Two Benin Bronzes taken from Nigeria 40 years ago will now be returned to the country by the Church of England.
Benin bronzes to be returned to Nigeria after 40 years
The Church of England has agreed to return two Benin Bronzes to Nigeria after 40 years.
According to UK-based Evening Standard, the bronze statues were gifted to the Archbishop of Canterbury by the former governor of the defunct Bendel State, Ambrose Alli, and the University of Nigeria, Nsukka (UNN) in 1982.
Lambeth Palace said in a statement that the two bronze busts will be donated to Digital Benin, an international project to digitally network the globally dispersed works of art from the former Kingdom of Benin plundered by British troops in 1897.

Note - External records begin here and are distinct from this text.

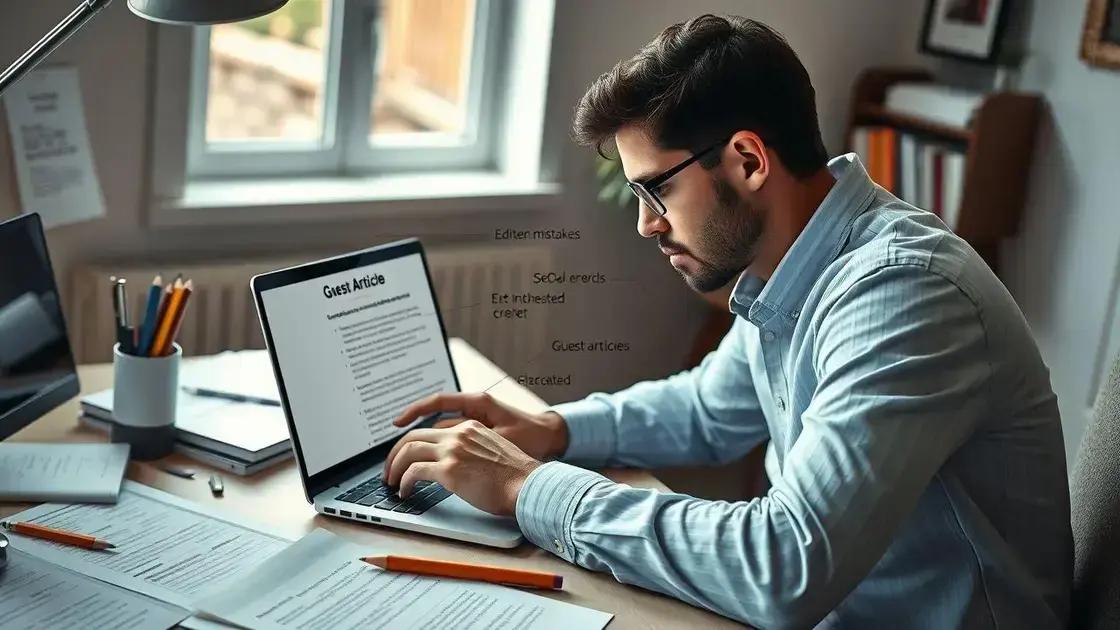 Cuidados para evitar erros comuns em guest posts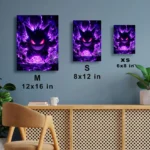 Poke - Gengar Metal Poster Wall
  Decor - Image 6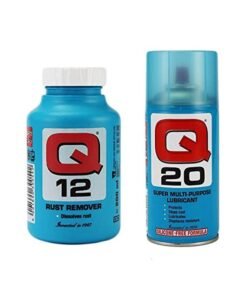Q20 Q12 Rust Remover, 200 Ml With Super Multi-Purpose Lubricant, 150 Gm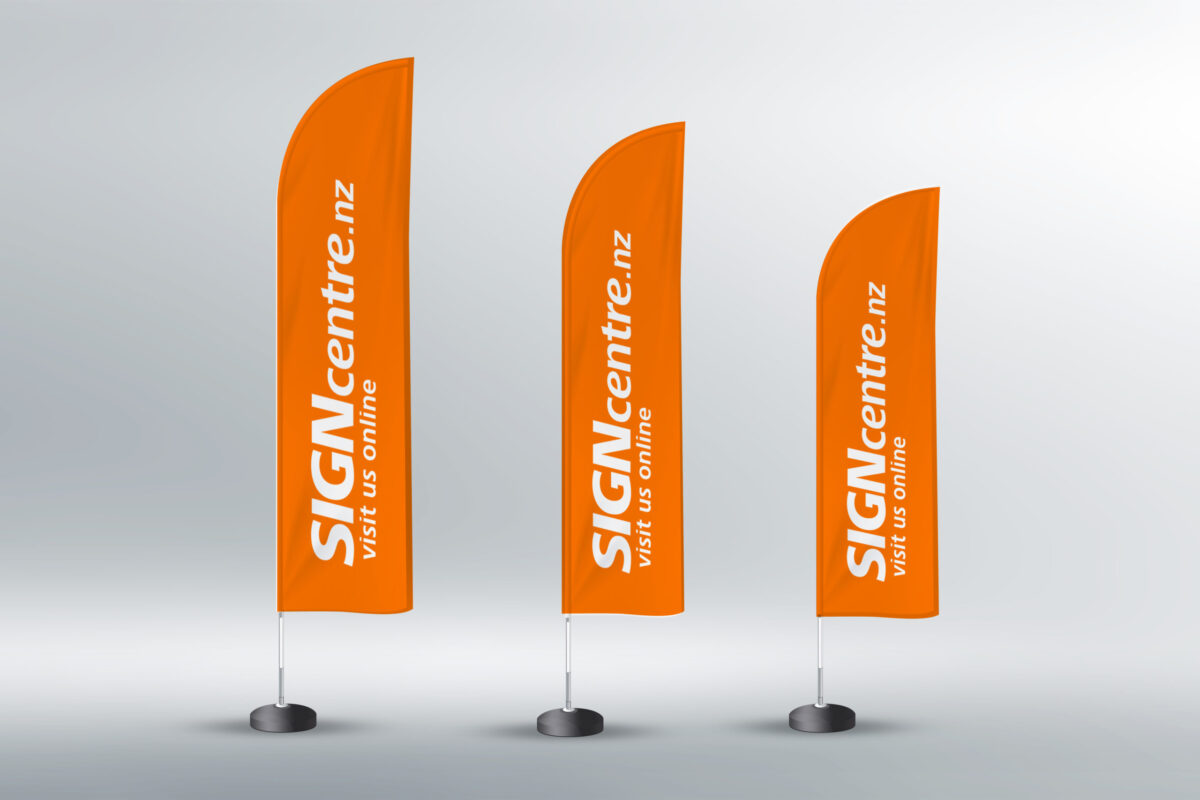 Double Sided Feather Flag Only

"We are currently in discussions with the Edo Museum of West African Art (EMOWAA), via the Legacy Restoration Trust, to arrange this," the statement read.
The busts are expected to eventually make their way back to Edo State through the Digital Benin project set to launch in 2022.
The announcement follows the recent decision of the University of Aberdeen to return to Nigeria a Benin bronze sculpture stolen over a century ago.
The bronze sculpture depicting an Oba of Benin was acquired by the university in 1957, decades after it was looted.
The university said the theft of the sculpture was one of the most notorious examples of the pillaging of cultural treasures associated with 19th century European colonial expansion.
There have been calls over recent years to have African artifacts transported abroad via colonial exploitation or illegal looting returned to the continent, but success has been rare.